Amidst all the carrot soup, zucchini and salads, who doesn’t want a little treat? Well, here’s a perk of moist deliciousness which can accompany a healthy meal and bring along its own virtues as well!
Rich with dietary fiber, potassium, iron, niacin, thiamine, and riboflavin, wheat bran is a great way to satiate and satisfy. As a fiber powersource, wheat bran aids digestion and has been found to regulate blood sugar, beneficial in reducing the risk of diabetes.
So, without further ado, let’s get cooking!
– 3 cups unprocessed wheat bran (I usually use Hodgson Mill) – 1 cup boiling water – 1 cup brown sugar – 1/2 cup butter – 2 & 1/2 cups flour (use whole wheat if you can!) – 2 tsp. baking soda – 1 tsp. salt – 2 eggs, beaten – 2 cups buttermilk – raisins! (as many as suit your fancy – I would highly recommend them)
Mix 1 cup wheat bran with 1 cup boiling water; stir and let water absorb into bran. In a separate bowl blend sugar and butter. Measure and combine flour, baking soda and salt. Combine the moist bran with beaten eggs, the remaining 2 cups of bran, buttermilk, blended sugar-butter mixture, and flour, soda and salt mixture. Stir well until blended. (Wisking is always enjoyable!)

▶ [RECORDS SHOWN]:

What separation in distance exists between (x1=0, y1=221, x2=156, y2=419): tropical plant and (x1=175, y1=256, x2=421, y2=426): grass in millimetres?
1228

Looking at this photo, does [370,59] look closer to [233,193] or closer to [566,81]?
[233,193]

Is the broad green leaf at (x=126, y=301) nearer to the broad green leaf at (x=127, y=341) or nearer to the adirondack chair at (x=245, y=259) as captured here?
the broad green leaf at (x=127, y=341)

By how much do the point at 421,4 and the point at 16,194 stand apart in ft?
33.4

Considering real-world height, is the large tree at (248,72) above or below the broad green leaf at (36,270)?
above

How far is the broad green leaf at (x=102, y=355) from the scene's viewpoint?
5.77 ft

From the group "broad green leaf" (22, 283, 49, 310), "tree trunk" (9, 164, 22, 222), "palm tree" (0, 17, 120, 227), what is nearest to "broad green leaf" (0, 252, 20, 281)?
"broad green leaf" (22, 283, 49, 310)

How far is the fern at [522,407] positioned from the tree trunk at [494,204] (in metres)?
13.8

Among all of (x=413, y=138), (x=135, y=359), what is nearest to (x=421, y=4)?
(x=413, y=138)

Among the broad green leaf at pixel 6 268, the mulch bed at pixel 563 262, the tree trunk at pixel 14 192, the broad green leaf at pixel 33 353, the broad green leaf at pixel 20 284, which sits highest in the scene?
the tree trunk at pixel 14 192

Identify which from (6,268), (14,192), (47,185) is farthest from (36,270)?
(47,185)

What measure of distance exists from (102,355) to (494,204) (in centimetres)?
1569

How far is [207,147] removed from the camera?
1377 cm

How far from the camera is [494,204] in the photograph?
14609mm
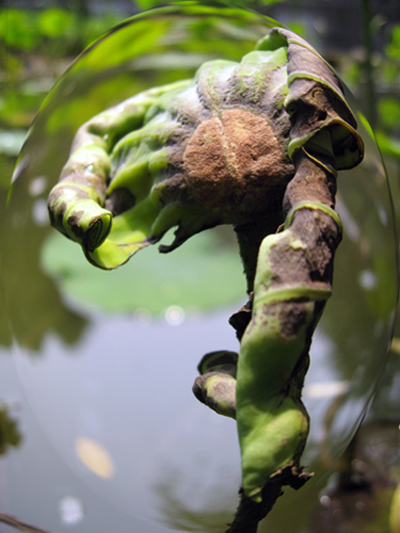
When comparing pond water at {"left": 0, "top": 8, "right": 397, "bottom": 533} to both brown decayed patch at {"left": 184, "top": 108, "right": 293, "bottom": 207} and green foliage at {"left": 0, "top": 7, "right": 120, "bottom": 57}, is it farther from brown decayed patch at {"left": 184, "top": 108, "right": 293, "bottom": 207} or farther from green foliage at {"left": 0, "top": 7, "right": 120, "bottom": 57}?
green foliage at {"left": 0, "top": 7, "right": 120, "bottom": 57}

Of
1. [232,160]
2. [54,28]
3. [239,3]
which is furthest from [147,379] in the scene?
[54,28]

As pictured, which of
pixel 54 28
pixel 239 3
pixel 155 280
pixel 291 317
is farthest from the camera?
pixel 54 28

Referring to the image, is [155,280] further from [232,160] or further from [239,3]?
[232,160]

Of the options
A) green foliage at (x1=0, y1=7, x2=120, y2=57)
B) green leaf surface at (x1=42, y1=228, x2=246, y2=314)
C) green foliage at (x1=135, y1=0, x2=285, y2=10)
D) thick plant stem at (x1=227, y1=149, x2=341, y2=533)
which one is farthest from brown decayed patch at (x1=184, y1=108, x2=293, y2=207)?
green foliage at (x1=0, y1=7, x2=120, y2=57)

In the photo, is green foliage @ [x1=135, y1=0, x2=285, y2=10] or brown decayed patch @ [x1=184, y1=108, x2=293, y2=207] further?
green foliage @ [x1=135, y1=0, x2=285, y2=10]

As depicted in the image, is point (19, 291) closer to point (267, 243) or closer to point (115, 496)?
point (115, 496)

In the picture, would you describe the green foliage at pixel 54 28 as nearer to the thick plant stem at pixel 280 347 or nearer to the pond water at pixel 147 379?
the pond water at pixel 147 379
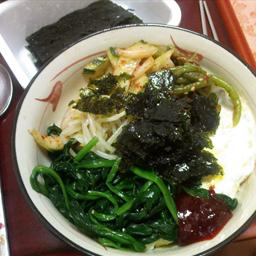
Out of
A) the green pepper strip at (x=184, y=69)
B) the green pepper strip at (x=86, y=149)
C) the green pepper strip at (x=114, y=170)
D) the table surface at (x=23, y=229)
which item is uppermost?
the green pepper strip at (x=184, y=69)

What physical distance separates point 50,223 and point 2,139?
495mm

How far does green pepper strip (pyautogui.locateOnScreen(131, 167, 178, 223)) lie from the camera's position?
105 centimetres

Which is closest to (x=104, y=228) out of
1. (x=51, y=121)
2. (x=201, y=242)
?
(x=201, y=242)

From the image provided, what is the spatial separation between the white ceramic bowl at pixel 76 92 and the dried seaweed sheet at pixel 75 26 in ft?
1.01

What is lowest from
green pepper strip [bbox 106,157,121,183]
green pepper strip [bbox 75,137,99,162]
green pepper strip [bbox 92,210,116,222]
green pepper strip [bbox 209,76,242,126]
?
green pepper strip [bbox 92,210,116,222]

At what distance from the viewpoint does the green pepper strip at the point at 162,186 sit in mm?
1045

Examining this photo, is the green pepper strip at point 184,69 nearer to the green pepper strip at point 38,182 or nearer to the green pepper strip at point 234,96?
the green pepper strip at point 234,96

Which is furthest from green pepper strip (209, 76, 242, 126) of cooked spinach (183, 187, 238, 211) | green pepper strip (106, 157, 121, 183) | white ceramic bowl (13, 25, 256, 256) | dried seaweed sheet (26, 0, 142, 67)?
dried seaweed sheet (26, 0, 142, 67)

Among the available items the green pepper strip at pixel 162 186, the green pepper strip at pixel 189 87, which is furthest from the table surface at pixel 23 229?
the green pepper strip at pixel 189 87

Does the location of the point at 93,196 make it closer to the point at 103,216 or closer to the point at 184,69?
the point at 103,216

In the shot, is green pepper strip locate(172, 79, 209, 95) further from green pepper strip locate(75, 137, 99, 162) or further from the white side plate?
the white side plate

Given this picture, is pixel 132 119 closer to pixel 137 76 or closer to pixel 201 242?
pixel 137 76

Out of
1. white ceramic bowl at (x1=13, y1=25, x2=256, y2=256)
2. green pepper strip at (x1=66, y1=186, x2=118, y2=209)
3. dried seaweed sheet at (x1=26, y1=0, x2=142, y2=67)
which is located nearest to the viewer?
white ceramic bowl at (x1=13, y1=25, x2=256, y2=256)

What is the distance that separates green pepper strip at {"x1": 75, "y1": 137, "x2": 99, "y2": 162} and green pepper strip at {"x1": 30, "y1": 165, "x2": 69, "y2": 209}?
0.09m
---
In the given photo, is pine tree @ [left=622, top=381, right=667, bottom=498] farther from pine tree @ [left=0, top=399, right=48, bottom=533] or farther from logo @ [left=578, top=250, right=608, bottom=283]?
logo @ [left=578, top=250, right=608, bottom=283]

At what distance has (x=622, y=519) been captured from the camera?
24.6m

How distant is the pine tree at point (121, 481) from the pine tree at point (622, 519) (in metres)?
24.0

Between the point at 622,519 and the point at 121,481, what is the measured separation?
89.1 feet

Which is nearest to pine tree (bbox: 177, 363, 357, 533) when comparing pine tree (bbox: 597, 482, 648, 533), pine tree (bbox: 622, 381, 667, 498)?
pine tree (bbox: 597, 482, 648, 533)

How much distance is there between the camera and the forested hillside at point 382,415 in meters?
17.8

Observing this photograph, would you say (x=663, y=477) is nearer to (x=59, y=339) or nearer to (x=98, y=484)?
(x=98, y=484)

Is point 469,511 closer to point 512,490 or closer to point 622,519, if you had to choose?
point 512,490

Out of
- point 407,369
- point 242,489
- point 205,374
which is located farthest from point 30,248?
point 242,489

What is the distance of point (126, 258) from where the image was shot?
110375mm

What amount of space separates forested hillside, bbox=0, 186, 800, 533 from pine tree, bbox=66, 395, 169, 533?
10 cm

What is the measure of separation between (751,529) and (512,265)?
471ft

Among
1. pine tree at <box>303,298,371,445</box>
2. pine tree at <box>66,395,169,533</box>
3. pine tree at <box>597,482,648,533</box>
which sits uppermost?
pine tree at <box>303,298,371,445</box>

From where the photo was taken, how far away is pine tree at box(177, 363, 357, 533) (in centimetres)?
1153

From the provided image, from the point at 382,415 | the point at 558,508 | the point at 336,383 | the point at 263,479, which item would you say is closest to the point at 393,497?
...
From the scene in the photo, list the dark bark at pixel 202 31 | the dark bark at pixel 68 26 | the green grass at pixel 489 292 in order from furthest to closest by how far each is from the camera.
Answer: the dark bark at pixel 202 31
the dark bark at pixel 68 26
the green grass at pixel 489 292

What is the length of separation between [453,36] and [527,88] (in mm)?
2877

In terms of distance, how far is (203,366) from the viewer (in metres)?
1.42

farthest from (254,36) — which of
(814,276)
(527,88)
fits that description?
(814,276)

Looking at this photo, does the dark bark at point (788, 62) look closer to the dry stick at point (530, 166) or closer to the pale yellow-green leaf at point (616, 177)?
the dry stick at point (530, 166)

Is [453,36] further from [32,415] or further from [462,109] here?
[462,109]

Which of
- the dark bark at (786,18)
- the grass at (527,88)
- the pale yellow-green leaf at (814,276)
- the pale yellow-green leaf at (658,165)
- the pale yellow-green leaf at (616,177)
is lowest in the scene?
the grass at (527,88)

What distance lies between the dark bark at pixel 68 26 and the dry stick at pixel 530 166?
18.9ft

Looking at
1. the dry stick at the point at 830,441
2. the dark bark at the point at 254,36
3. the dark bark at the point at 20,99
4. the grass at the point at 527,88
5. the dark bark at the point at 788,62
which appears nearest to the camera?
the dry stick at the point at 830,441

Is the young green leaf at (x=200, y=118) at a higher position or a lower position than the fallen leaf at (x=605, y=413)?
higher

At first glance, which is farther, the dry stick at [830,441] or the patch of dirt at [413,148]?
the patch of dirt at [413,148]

▶ [WRITTEN TASKS]:
a) Can you write out everything in the wheat bran recipe from "Amidst all the" down to "let’s get cooking!"?
b) Which nutrients does the wheat bran recipe say wheat bran is rich with? List all of them.

▶ [RESULTS FOR EACH TASK]:
a)
Amidst all the carrot soup, zucchini and salads, who doesn’t want a little treat? Well, here’s a perk of moist deliciousness which can accompany a healthy meal and bring along its own virtues as well!
Rich with dietary fiber, potassium, iron, niacin, thiamine, and riboflavin, wheat bran is a great way to satiate and satisfy. As a fiber powersource, wheat bran aids digestion and has been found to regulate blood sugar, beneficial in reducing the risk of diabetes.
So, without further ado, let’s get cooking!

b) Dietary fiber, potassium, iron, niacin, thiamine, and riboflavin.